Now, we know the distance is equal to the height of the stairs, \(d = h = 10\mathrm{~ m}\). We can calculate the work done (W) using the formula \(W = Fd\): \(W = F \times d\). Using the values obtained in Step 2 and the height of the stairs, calculate the work done.

Choose the Correct Answer

Compare the calculated work done value from Step 3 to the options given in the exercise: a) \(7.35 \cdot 10^{5}\) J c) 75 J e) 7350 J b) 750 J d) 7500 J Determine which option matches the calculated value for the work done while climbing the stairs.

Key concepts

Work Done

When we talk about work done in physics, we're referring to how much energy is transferred when an object is moved over a distance by a force. In our exercise, the person is climbing stairs, and the work done is the energy required to lift their body up to a certain height. This is calculated using the formula:

• The formula is: \[ W = F \times d \] where
  • \(W\) is the work done,
  • \(F\) is the force exerted,
  • \(d\) is the distance over which the force is applied, which is the height of the stairs in this case.

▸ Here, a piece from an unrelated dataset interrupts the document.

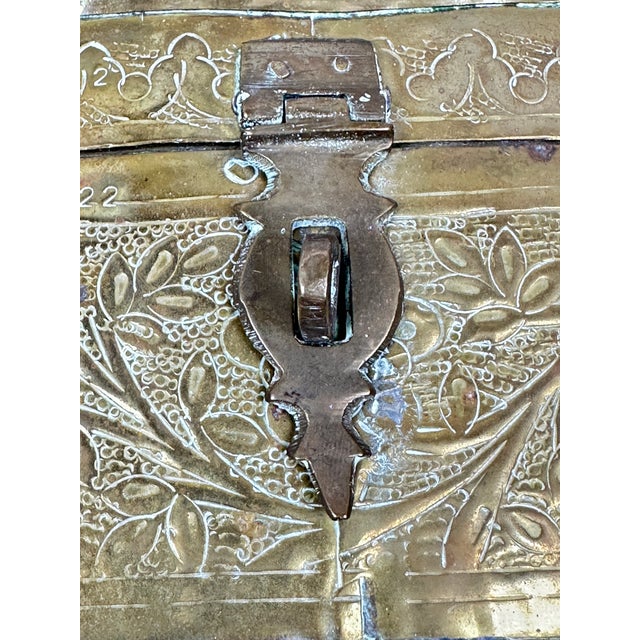 Beautiful vintage brass cricket box. Intricate repousse floral pattern. Perfect to use as a decorative item or to house...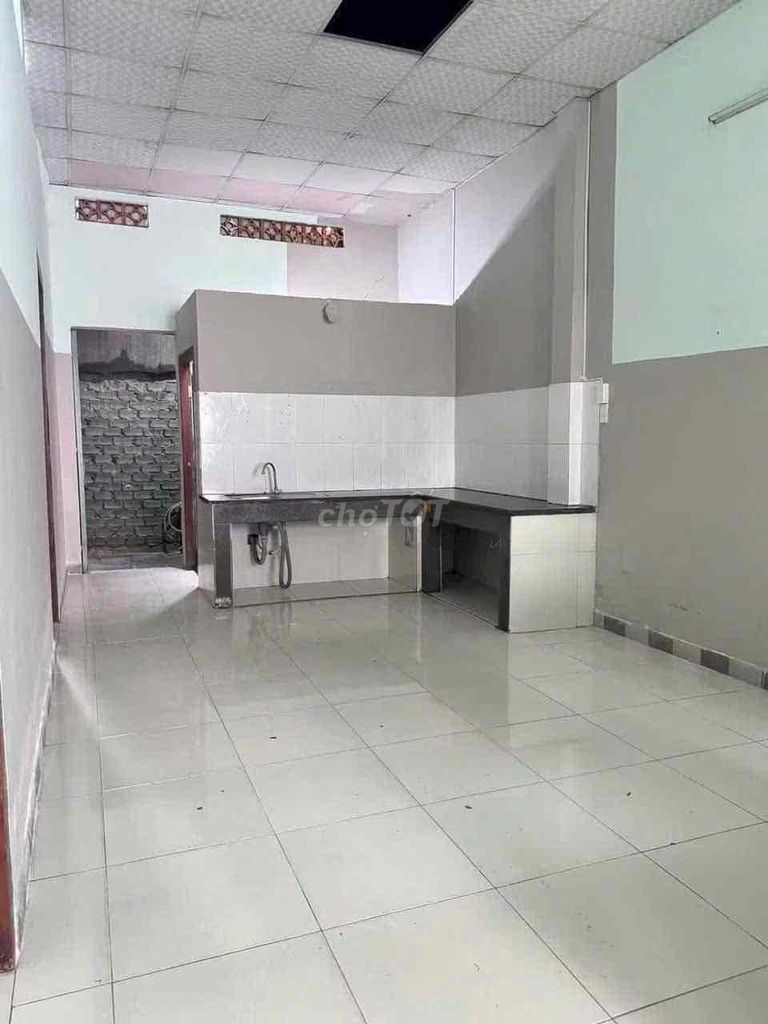 Man Thiện 100 meters 2 bedroom 2 car toilets cost 8 million a month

For our problem, once we know the force (calculated through gravitational force), multiply it by the stair height to get the work done. This measurement is in Joules (J), which is the standard unit of work or energy in physics. Understanding this process helps in identifying how energy is used in everyday actions like walking up stairs.

Gravitational Force

Gravitational force is the force of attraction between two masses. On Earth, this is the force that keeps us grounded and impacts how we calculate several physics problems, including our stair-climbing example. For the person climbing the stairs, gravitational force is crucial for determining the force required to do the work.To calculate the gravitational force (\[ F = mg \]), we multiply:

• \(m\) — the mass of the person, here it's 75 kg.
• \(g\) — the acceleration due to gravity, approx. 9.81 m/s² on Earth.

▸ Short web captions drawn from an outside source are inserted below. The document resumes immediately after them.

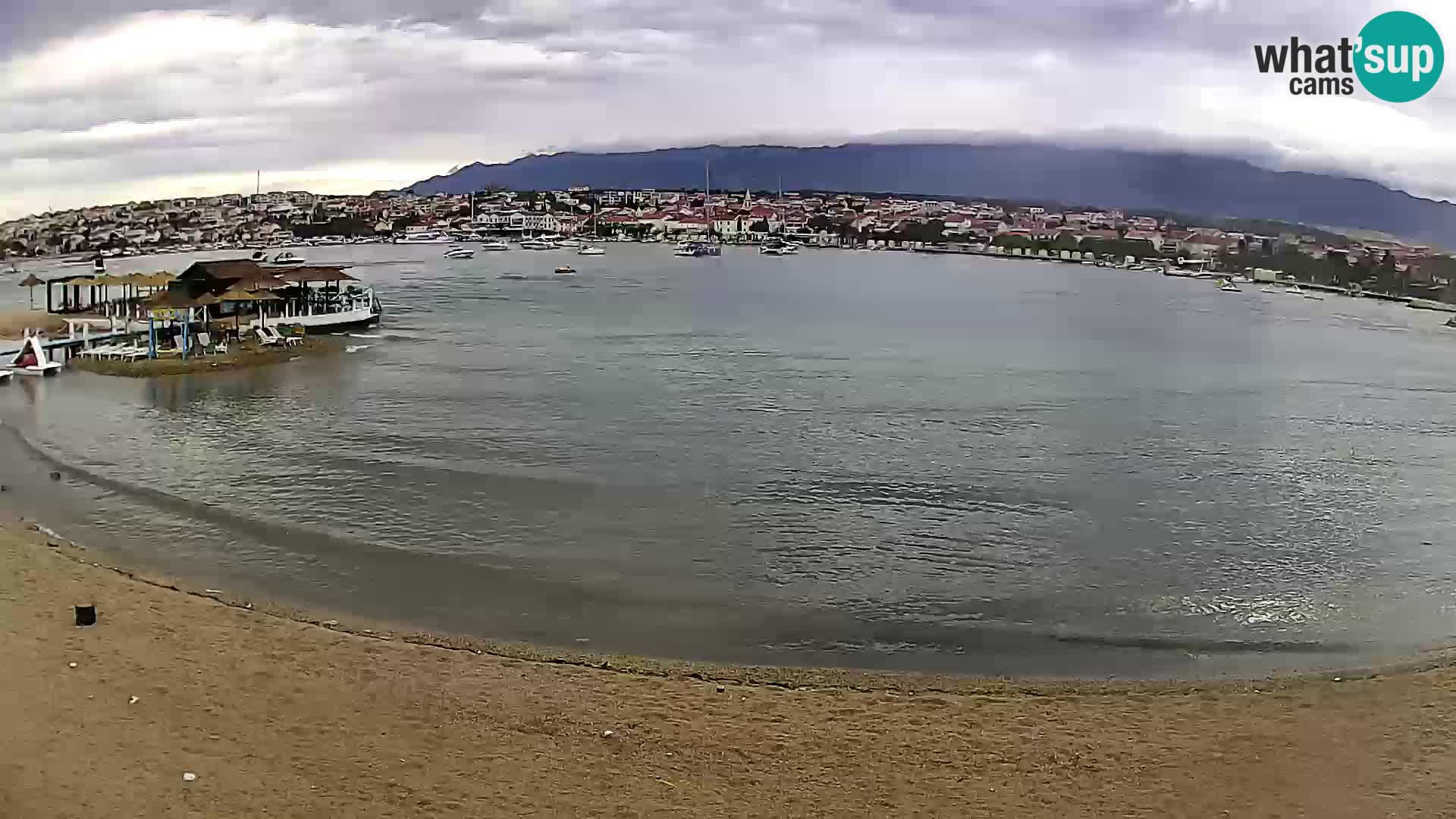 Novalja en vivo – playa de la ciudad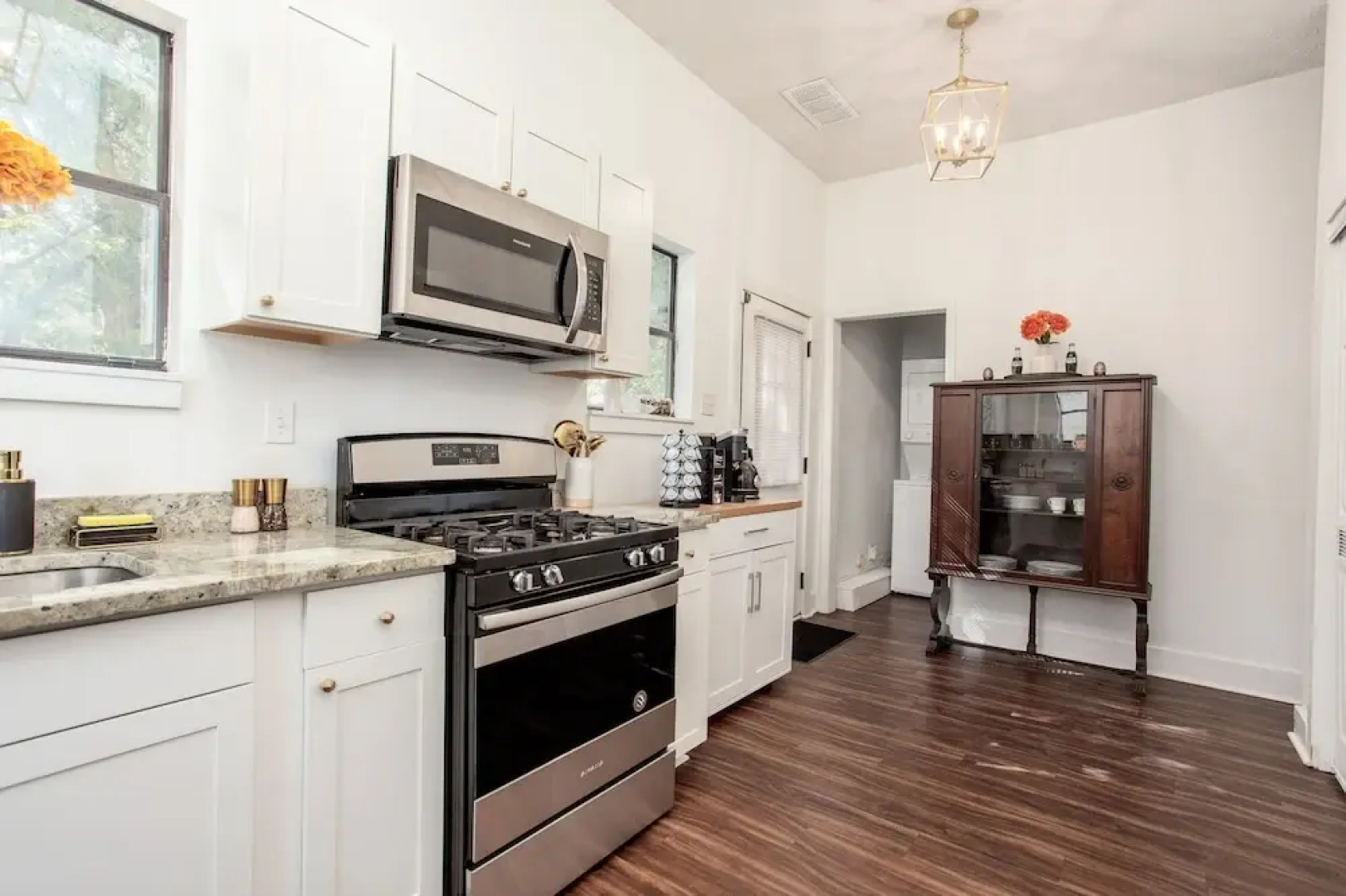 Unique mid century home near ATL Airport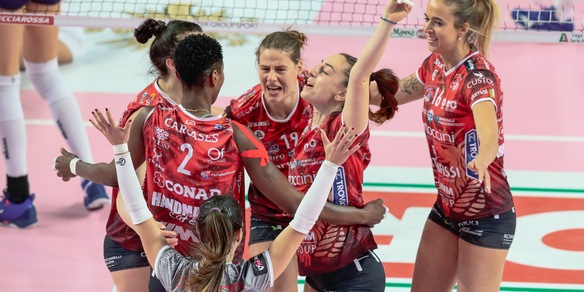 Vincono Busto, Scandicci e Perugia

This formula provides us the force exerted by gravity on the person, translating into the force needed to lift them up the stairs. By understanding these calculations, the mystery behind gravity’s role in work and energy becomes a little clearer.

Calculating Force

When calculating force, we begin with identifying the mass and the acceleration due to gravity acting on it. As seen in our exercise, using the gravitational force formula is essential: \\(F = mg\). Here are the necessary steps to calculate force:

• Find the mass of the object or person involved; in this case, it's 75 kg.
• Use the standard gravity value of 9.81 m/s² for Earth's surface.
• Multiply these values to find the force: \\(F = 75 \,\text{kg} \times 9.81 \,\text{m/s}^2\).

Calculating force is a fundamental element in many mechanics problems, particularly when analyzing movement and the support required to move up, as shown in stair climbing. With this understanding, solving for forces in various contexts becomes a straightforward puzzle.

Kinematics

Kinematics is the branch of physics that deals with motion without considering the forces that cause it. However, in our staircase problem, understanding the motion is just as important as calculating the forces involved. By recognizing the uniform motion—climbing the stairs at a constant speed—we simplify our calculations since there's no change in velocity impacting the computations. This uniformity allows using direct measurements without adjustments for acceleration. In essence, kinematics helps us describe motion clearly, laying the groundwork for complex dynamics without initial complicacies about motion-causing forces. When combined with force calculations, it strengthens our grasp of mechanical behavior in real-world scenarios like climbing stairs.